I’ve heard thousands of times now that Christianity is “universalist” and “egalitarian” and is somehow the cause of our current predicament, but that is not where my research into Early Modern Europe is pointing. Instead, it seems that what happened was that Europeans continued to translate, digest and popularize texts from Antiquity. It started with Aristotle and Cicero in the High Middle Ages and Plato in the Renaissance. After Plato, European intellectuals in the seventeenth century became interested in Hermes Trismegistus, the Jewish Cabala and the occult (creating new organizations like Freemasonry), Epicurus and finally with Sextus Empiricus, Pyrrho and the Skeptics. The revival of atomism and materialism in the seventeenth century is related to both the Scientific Revolution and the Enlightenment.

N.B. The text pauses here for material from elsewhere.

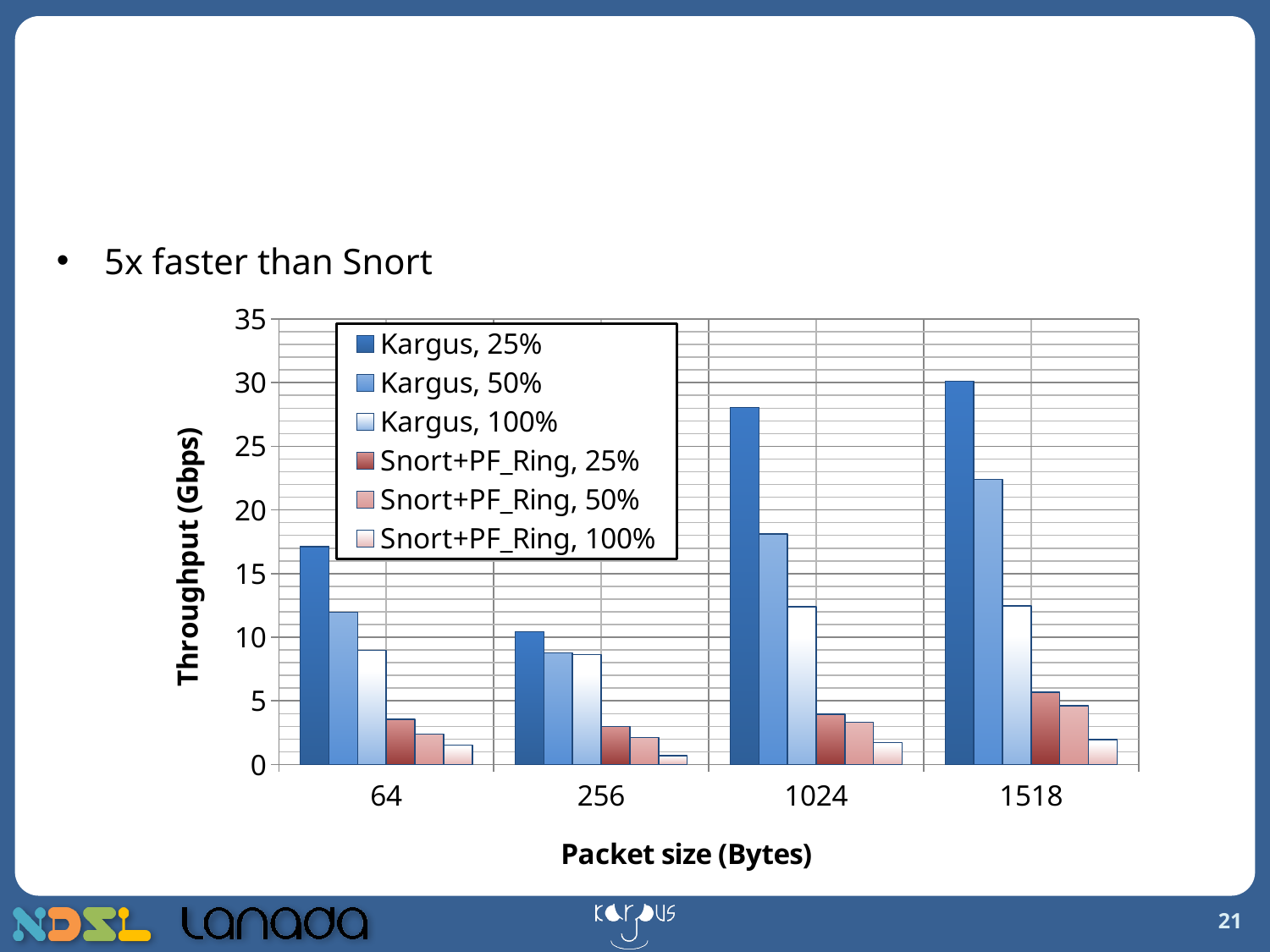
For which packet size is the Kargus, 25% throughput lowest? 256 Is the Kargus, 25% value at packet size 1024 greater or less than 25? greater What is the label of the y axis? Throughput (Gbps) Is the Kargus, 50% value at packet size 1518 greater or less than 20? greater How many series does the legend list? 6 At packet size 1024, which is larger, Kargus, 50% or Kargus, 100%? Kargus, 50% Is the Snort+PF_Ring, 100% value at packet size 256 greater or less than 5? less What kind of chart is shown on the slide? bar chart Which packet size has the larger Kargus, 25% throughput, 64 or 256? 64 How many packet sizes are shown on the x axis? 4 What is the label of the x axis? Packet size (Bytes) For which packet size is the Kargus, 25% throughput highest? 1518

Thomas Hobbes believed that only matter existed and that God was a material being. John Locke was heavily influenced by Robert Boyle’s corpuscular theory of matter. Both Hobbes and Locke based their theories on the “state of nature” and the “social contract.” Neither Hobbes or Locke were traditional Christians. The former was derided as an atheist and the latter was a Unitarian. Both were inspired by developments going on in contemporary science. Locke argued that rights were somehow based on “nature,” not English legal traditions.

A number of things came together here that sowed the seeds of liberalism in seventeenth century Britain – the revival of materialism in science, the breakdown of church discipline during the English Civil War, the grudging acceptance of religious tolerance, the return of the Jews to Britain, the growth of London and Amsterdam into large cities at the forefront of European commerce, the spread of newspapers and coffee houses, the reduction of the mortality rate due to the disappearance of the plague, etc.

Britain was far being “liberal” at this time though. Cromwell’s brutal conquest of Ireland is proof that the English were still far from thinking in terms of universal natural rights. Religious tolerance was hotly disputed throughout this century even during the Glorious Revolution which was triggered by James II’s Catholicism and inevitable succession crisis. This was the century of both the Royal Society and the Royal African Company when the English to seize control of the slave trade. This was when British settlers colonized Ulster in Ireland and almost the entire Atlantic seaboard of North America and created the slave societies in Barbados and Jamaica that were part of the “Golden Circle.”

No one would have described the British as “weak” in the seventeenth century. “Ruthless” was a more accurate term. The rise of Whiggery at the end of the century though heralded the world to come.